■ EXERCISE PROMPT
Which lines below contain the word "hair"? Identify each of them and copy it out in full.
━━━
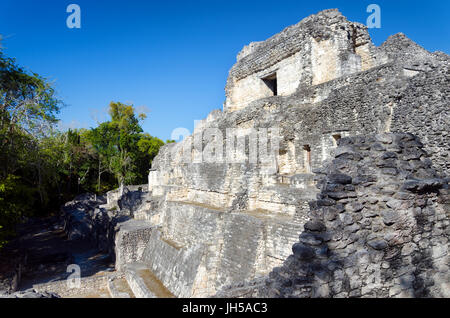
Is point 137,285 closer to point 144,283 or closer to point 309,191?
point 144,283

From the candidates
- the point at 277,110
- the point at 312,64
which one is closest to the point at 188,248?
the point at 277,110

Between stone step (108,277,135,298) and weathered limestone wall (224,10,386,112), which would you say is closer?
stone step (108,277,135,298)

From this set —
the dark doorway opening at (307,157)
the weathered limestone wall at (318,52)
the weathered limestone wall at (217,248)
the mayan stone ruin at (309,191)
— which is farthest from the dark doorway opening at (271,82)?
the weathered limestone wall at (217,248)

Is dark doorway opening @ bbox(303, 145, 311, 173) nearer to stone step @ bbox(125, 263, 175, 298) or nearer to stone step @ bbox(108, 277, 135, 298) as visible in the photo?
stone step @ bbox(125, 263, 175, 298)

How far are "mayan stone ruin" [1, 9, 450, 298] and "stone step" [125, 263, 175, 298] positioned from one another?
59mm

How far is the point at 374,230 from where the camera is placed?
355 centimetres

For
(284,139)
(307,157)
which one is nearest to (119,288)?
(284,139)

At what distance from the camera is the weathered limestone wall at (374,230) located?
3229mm

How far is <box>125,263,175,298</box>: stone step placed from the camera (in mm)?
8391

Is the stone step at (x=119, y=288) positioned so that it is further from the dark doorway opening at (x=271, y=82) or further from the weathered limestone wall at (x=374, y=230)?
the dark doorway opening at (x=271, y=82)

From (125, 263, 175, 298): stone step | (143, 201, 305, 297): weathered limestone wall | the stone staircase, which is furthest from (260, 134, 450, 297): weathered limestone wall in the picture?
the stone staircase
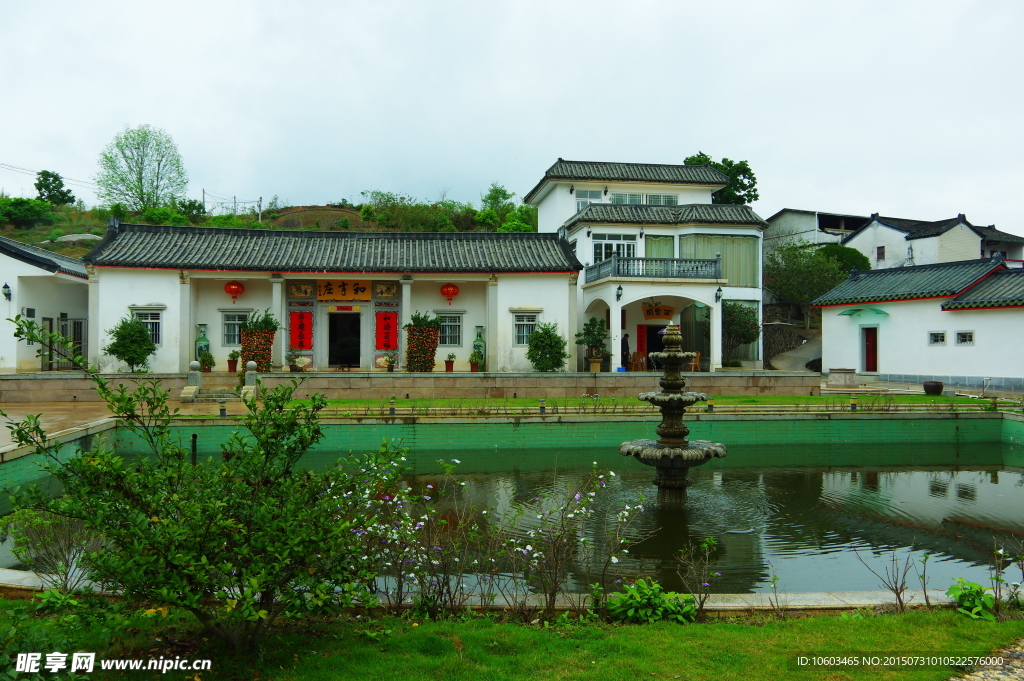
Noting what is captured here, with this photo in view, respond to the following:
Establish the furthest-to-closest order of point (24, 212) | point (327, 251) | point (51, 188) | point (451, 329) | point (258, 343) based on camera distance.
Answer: point (51, 188)
point (24, 212)
point (451, 329)
point (327, 251)
point (258, 343)

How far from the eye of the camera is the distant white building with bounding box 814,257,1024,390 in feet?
69.1

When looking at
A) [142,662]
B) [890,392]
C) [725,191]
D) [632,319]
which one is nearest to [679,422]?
[142,662]

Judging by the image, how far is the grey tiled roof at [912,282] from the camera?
23031 millimetres

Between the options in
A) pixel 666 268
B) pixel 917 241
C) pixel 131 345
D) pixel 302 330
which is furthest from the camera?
pixel 917 241

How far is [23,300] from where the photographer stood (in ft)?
69.7

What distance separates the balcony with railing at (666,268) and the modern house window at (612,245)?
2502 mm

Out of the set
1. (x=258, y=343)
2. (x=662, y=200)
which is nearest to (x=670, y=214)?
(x=662, y=200)

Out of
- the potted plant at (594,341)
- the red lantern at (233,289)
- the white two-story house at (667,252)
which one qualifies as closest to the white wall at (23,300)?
the red lantern at (233,289)

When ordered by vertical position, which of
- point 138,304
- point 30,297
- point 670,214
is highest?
point 670,214

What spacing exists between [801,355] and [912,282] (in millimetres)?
6395

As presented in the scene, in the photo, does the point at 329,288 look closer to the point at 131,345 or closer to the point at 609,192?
the point at 131,345

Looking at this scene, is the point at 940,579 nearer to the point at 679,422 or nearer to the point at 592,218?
the point at 679,422

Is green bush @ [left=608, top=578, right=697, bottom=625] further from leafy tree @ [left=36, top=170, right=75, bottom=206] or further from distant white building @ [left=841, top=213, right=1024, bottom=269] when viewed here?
leafy tree @ [left=36, top=170, right=75, bottom=206]

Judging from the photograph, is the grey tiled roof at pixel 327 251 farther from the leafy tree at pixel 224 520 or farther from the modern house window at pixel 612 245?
the leafy tree at pixel 224 520
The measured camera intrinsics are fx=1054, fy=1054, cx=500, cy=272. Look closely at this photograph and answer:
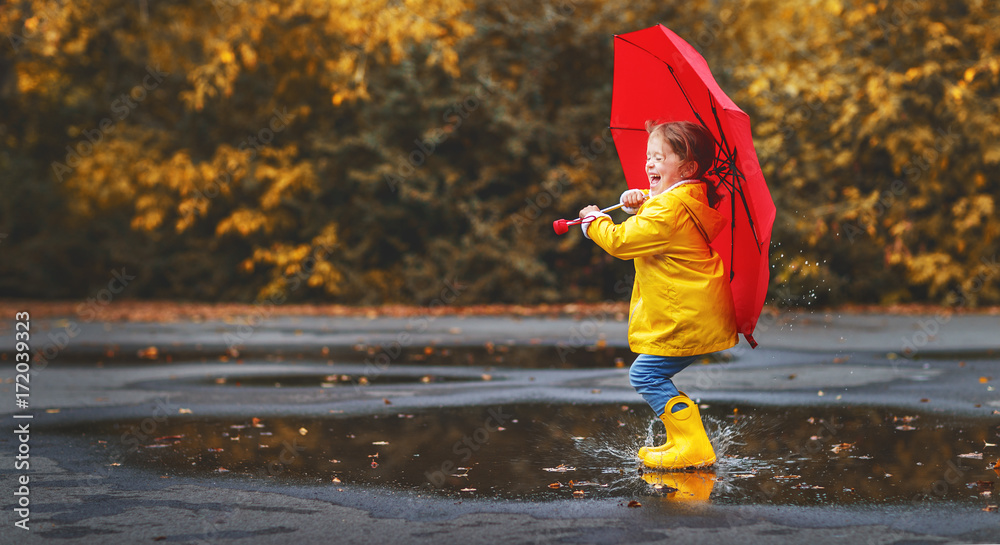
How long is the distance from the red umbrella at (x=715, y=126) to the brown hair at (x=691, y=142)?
0.05 meters

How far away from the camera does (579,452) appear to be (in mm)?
5656

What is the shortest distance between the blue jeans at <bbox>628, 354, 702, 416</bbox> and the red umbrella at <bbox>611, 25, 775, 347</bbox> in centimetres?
37

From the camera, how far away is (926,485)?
15.7 feet

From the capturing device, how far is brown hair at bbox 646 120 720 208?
4.97m

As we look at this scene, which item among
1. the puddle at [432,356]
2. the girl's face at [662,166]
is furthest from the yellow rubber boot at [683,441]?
the puddle at [432,356]

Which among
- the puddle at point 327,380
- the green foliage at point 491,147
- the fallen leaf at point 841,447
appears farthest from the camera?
the green foliage at point 491,147

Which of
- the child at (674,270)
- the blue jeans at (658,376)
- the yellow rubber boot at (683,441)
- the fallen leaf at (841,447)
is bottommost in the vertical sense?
the fallen leaf at (841,447)

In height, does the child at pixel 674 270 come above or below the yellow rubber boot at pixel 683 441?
above

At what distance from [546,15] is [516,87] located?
1.36m

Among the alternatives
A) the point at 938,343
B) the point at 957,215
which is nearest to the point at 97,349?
the point at 938,343

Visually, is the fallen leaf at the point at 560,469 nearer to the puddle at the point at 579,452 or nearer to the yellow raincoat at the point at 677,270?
the puddle at the point at 579,452

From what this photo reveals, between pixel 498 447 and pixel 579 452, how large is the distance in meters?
0.46

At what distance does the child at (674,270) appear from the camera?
4.89 m

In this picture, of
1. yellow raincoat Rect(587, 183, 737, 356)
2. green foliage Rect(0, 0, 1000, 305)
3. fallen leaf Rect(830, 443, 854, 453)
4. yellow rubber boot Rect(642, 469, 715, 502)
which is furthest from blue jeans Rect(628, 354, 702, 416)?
green foliage Rect(0, 0, 1000, 305)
━━━
■ TASK ANSWER
How long is the distance from the red umbrella at (x=715, y=126) to the brown hair at (x=691, y=142)?
From the capturing device, how far is brown hair at bbox 646 120 720 208?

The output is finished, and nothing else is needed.